Aggregation Framework

The aggregation pipeline is a framework for data aggregation, modeled on the concept of data processing pipelines.

Prerequisites

  • The example below requires a restaurants collection in the test database. To create and populate the collection, follow the directions in github.

  • Include the following import statements:

     import org.mongodb.scala._
    
     import org.mongodb.scala.model.Aggregates._
     import org.mongodb.scala.model.Accumulators._
     import org.mongodb.scala.model.Filters._
     import org.mongodb.scala.model.Projections._
    
important

This guide uses the Observable implicits as covered in the Quick Start Primer.

Connect to a MongoDB Deployment

Connect to a MongoDB deployment and declare and define a MongoDatabase and a MongoCollection instances.

For example, include the following code to connect to a standalone MongoDB deployment running on localhost on port 27017 and define database to refer to the test database and collection to refer to the restaurants collection.

val mongoClient: MongoClient = MongoClient()
val database: MongoDatabase = mongoClient.getDatabase("test")
val collection: MongoCollection[Document] = database.getCollection("restaurants")

For additional information on connecting to MongoDB, see Connect to MongoDB.

Perform Aggregation

To perform aggregation, pass a list of aggregation stages to the MongoCollection.aggregate() method. The Scala driver provides the Aggregates helper class that contains builders for aggregation stages.

In the following example, the aggregation pipeline

  • First uses a $match stage to filter for documents whose categories array field contains the element Bakery. The example uses Aggregates.filter to build the $match stage.

  • Then, uses a $group stage to group the matching documents by the stars field, accumulating a count of documents for each distinct value of stars. The example uses Aggregates.group to build the $group stage and Accumulators.sum to build the accumulator expression. For the accumulator expressions for use within the $group stage, the Scala driver provides Accumulators helper class.

    // Note: this code example uses a custom implicit helper referenced in the Quick Start Primer
    collection.aggregate(Seq(
    Aggregates.filter(Filters.equal("categories", "Bakery")),
    Aggregates.group("$stars", Accumulators.sum("count", 1))
    )).printResults()
    

Use Aggregation Expressions

For $group accumulator expressions, the Scala driver provides Accumulators helper class. For other aggregation expressions, manually build the expression Document.

In the following example, the aggregation pipeline uses a $project stage to return only the name field and the calculated field firstCategory whose value is the first element in the categories array.
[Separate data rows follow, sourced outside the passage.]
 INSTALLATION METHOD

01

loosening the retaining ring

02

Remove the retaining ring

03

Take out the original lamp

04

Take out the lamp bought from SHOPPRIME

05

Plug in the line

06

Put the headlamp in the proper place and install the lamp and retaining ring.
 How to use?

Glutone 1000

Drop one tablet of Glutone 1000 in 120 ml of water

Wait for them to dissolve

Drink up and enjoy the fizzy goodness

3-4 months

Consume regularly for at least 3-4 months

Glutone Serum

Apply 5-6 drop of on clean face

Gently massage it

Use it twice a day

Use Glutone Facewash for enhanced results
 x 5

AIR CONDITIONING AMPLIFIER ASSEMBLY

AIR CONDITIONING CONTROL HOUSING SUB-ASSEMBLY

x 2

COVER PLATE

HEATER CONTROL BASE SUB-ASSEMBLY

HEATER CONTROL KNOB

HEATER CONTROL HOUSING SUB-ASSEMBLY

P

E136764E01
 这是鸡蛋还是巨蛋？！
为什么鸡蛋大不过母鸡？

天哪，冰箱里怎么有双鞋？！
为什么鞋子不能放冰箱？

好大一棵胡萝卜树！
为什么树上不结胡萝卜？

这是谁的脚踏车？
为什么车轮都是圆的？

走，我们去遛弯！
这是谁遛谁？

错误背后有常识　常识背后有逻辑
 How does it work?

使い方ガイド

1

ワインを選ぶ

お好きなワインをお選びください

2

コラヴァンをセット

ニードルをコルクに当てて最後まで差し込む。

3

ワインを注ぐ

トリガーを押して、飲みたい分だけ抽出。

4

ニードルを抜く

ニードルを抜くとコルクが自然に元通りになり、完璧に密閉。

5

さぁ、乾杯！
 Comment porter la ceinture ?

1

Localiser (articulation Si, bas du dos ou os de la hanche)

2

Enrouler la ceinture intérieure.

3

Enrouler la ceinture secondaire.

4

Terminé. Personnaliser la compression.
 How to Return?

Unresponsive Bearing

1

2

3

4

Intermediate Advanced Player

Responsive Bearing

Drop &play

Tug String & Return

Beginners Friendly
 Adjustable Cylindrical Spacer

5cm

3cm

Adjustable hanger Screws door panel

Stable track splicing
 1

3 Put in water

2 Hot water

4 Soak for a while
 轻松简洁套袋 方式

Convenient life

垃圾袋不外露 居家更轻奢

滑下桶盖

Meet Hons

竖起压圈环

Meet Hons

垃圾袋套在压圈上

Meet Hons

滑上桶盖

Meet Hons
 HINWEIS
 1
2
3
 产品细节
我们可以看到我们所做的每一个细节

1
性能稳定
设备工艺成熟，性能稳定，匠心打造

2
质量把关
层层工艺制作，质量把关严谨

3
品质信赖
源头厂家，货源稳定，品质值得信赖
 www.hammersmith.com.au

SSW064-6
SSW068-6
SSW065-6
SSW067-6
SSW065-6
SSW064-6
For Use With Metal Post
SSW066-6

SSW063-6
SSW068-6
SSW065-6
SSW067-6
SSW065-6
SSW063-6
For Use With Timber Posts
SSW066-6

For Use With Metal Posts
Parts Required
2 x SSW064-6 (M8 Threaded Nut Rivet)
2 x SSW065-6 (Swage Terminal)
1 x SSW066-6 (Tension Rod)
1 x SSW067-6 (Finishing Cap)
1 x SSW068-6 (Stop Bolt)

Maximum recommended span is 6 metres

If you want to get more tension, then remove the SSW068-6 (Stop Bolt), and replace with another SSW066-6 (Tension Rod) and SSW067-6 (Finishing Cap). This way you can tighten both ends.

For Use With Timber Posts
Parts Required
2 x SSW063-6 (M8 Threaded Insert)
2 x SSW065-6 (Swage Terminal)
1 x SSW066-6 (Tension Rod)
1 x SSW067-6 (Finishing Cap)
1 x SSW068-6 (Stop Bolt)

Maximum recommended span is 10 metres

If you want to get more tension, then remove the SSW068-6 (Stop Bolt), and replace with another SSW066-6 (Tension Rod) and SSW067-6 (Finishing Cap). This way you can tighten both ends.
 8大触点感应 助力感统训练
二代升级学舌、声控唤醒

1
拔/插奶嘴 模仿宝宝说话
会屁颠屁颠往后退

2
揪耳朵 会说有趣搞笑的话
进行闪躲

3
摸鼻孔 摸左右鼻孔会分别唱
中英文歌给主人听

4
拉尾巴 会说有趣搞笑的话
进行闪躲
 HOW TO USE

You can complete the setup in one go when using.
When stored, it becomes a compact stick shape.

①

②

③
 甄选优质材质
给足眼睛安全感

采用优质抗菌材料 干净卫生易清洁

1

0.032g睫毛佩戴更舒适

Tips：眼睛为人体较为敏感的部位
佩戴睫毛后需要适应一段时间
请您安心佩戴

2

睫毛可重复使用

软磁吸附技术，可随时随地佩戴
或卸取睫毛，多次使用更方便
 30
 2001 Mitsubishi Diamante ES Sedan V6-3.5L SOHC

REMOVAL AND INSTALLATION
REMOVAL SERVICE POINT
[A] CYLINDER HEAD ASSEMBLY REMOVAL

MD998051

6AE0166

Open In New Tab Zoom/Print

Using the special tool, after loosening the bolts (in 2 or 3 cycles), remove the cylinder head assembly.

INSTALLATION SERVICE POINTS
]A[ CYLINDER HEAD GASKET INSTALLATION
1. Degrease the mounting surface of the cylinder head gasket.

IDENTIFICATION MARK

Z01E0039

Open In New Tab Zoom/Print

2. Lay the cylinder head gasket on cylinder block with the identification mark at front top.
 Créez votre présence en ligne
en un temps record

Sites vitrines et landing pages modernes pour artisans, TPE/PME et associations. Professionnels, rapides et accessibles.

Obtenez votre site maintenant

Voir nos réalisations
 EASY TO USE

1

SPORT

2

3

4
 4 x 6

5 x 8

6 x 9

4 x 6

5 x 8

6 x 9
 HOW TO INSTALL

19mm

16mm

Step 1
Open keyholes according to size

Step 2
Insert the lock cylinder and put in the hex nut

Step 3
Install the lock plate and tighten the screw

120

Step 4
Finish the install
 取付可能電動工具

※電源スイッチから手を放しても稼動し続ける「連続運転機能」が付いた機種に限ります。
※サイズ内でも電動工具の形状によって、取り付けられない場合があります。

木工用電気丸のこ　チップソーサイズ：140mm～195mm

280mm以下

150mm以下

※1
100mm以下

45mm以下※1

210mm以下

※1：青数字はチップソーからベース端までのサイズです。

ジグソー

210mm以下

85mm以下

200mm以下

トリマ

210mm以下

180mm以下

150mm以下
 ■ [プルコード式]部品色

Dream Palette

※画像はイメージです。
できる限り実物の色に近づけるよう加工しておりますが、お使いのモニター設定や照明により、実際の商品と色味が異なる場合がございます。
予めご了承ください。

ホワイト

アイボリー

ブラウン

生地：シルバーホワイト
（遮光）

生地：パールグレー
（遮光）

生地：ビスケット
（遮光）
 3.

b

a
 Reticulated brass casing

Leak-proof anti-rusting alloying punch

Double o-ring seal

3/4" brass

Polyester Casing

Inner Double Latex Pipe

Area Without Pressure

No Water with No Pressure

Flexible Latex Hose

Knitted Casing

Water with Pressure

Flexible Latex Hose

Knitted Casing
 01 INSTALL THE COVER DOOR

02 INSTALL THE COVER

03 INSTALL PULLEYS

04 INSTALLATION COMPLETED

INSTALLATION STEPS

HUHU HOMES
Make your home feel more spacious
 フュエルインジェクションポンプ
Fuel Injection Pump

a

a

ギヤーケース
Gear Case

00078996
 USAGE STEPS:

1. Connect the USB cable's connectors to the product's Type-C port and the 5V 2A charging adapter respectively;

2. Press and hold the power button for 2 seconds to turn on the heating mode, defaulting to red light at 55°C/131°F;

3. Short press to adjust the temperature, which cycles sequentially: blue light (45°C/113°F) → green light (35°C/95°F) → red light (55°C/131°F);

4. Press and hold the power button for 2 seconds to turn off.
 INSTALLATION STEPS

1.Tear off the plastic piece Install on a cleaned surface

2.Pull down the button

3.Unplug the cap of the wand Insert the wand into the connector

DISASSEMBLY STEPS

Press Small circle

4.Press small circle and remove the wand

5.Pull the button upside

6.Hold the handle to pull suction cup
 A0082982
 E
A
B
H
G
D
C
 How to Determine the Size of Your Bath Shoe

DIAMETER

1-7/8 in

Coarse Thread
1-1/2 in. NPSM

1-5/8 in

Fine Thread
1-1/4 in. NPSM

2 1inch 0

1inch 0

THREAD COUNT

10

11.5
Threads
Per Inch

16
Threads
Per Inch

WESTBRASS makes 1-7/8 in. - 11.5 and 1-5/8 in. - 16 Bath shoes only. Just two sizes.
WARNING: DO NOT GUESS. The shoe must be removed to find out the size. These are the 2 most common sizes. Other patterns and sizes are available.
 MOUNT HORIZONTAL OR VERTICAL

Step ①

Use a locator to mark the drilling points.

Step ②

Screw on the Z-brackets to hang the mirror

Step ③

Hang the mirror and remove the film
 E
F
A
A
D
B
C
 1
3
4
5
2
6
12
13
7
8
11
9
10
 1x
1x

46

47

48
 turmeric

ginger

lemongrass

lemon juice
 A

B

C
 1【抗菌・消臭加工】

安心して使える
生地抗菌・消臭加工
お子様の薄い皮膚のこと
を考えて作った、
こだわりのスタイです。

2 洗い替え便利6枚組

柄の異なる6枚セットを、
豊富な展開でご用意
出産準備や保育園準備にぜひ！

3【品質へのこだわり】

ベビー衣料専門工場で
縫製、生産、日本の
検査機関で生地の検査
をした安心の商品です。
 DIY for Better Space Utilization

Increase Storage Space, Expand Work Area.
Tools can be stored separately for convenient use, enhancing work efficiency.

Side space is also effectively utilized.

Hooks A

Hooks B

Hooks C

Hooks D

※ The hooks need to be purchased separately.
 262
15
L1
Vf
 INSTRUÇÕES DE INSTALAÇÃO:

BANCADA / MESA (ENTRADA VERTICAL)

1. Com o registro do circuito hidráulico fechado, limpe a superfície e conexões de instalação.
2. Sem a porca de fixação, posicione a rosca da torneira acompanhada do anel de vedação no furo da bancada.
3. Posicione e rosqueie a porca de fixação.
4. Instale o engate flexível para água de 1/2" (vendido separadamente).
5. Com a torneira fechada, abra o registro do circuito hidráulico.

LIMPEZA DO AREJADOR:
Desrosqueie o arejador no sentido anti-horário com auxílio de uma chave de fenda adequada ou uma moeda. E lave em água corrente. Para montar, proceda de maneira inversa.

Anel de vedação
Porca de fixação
The example uses Aggregates.project and various Projections methods to build the $project stage.

// Note: this code example uses a custom implicit helper referenced in the Quick Start Primer
collection.aggregate(
  Seq(
    Aggregates.project(
      Projections.fields(
        Projections.excludeId(),
        Projections.include("name"),
        Projections.computed(
          "firstCategory",
          Document("$arrayElemAt"-> Seq("$categories", 0))
        )
      )
    )
  )
).printResults()

Explain an Aggregation

To explain an aggregation pipeline, call the AggregateObservable.explain() method:

// Note: this code example uses a custom implicit helper referenced in the Quick Start Primer
collection.aggregate(
  Seq(Aggregates.filter(Filters.eq("categories", "Bakery")),
      Aggregates.group("$stars", Accumulators.sum("count", 1))))
  .explain()
  .printResults()

The driver supports explain of aggregation pipelines starting with MongoDB 3.6.